Assuming it's for PHP:

preg_match( "#<title>(.*?)</title>#s", $source, $match );
$title = $match[1];

Regardless of what software you are using, adding the s extension will modify the . (any character) so that it includes newlines.

Nahydrin
  • 13,197
  • 12
  • 59
  • 101
  • where should I add the "s" at the end of my pattern? it doesn't work in groovy. – toy Jul 11 '11 at 22:00
  • Use seperators to hold your regex in, and put the `s` at the end of the regex. – Nahydrin Jul 11 '11 at 22:01
  • 2
    @Dark Slipstream, why are you pushing the poor soul towards oblivion by encouraging it to use regular expressions to parse HTML? – Darin Dimitrov Jul 11 '11 at 22:12
  • I tried using XMLParser already, but some of the website isn't well-formed. – toy Jul 11 '11 at 22:13
  • @toy, why are you using a site which is not well formed? Find an alternative. Personally if a see that a site doesn't respect web standards I wouldn't bet my bucks on it, even less do any development based on it. – Darin Dimitrov Jul 11 '11 at 22:15
  • @Darin, He asked how to do it using REGEX and I answered as such. If he wants to use an XML Parser, then he can do so on his own accord, that's not my decision to make. – Nahydrin Jul 11 '11 at 22:33
  • @Dark Slipstream, of course that it is your decision. StackOverflow is a well referenced site on google. Answers posted here are considered to be good. Imagine in the future people having the same problem and googling for it and come up to your answer. What will they see? Instead of seeing DO NOT, FOR CHRIST SAKE, PARSE HTML WITH REGEX, they will see your answer which illustraes a regex. And what would some of them do? They will try to parse their HTML with a regex. Exactly as you showed. And what will the result be? I think @bobince already covered it in his answer. – Darin Dimitrov Jul 11 '11 at 22:36
  • That's your perrogative.
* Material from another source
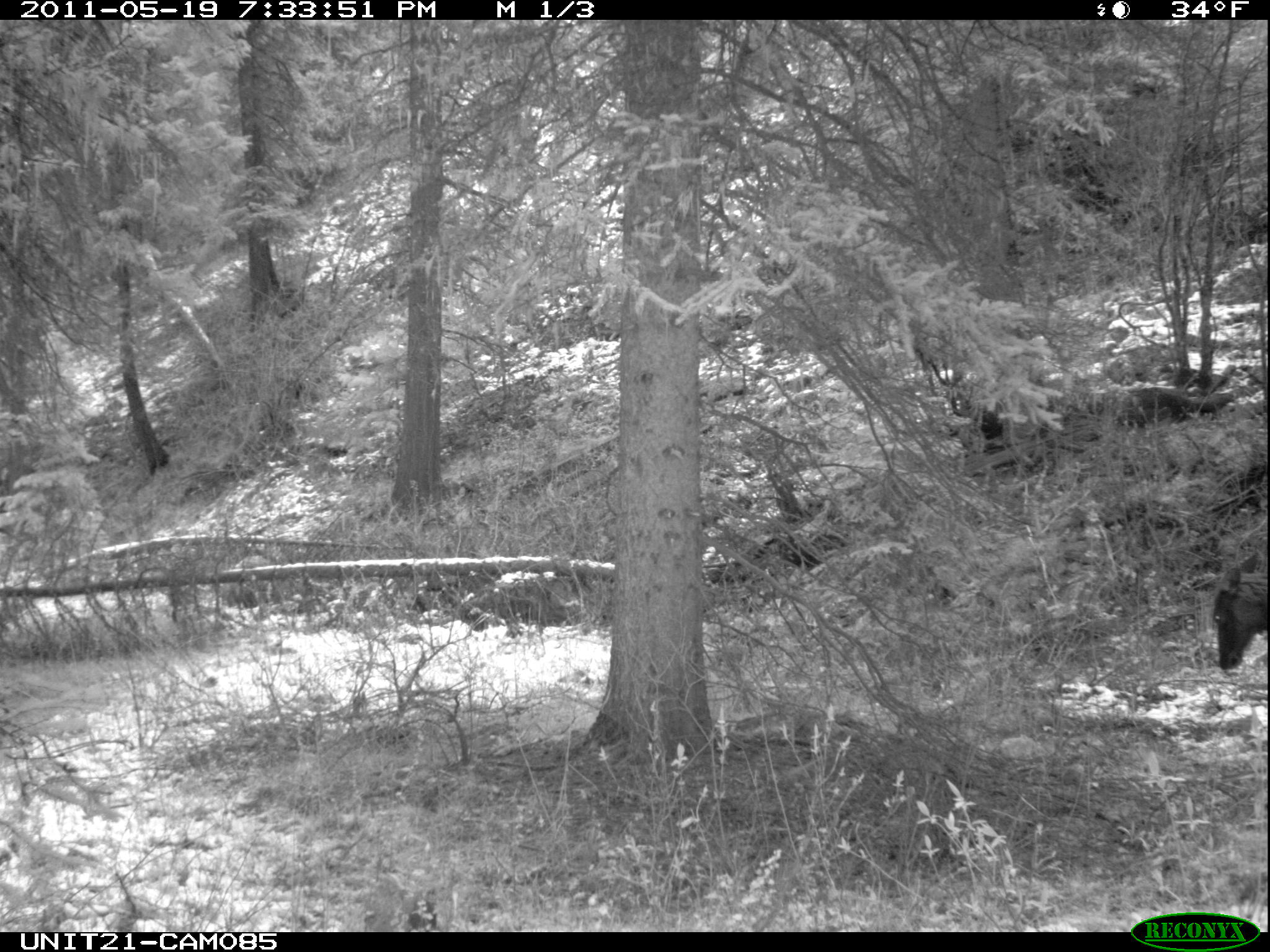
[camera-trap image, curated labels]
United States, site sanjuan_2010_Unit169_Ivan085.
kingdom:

He said he tried and failed. I answer as the OP wants, not as I want. – Nahydrin Jul 11 '11 at 22:37
  • @Dark Slipstream, answering what the OP wants is not always the best. When answering a question you should consider that there might be better solutions. Like for example using a full blown HTML parser. And recommend those alternatives. It's not because the OP asked how to parse HTML with regex that you should show a regex (especially if you don't approve it either). Answering on SO should be about what **YOU** consider is the best practice in this case, and express this opinion. At least that's what I do when I answer questions here. And that's what I would recommend you doing. – Darin Dimitrov Jul 11 '11 at 22:40
0

If all you need is to parse possibly-malformed HTML documents you could try using the TagSoup parser. Then you could just use GPath expressions and won't have to worry about weirdness like "</title>" in a comment in the title and such.

import org.ccil.cowan.tagsoup.Parser

final parser  = new Parser()
final slurper = new XmlSlurper(parser)
final html    = slurper.parse('http://www.example.com/')

println html.depthFirst().find { it.name() == 'title' }
Justin Piper
  • 3,154
  • 1
  • 20
  • 14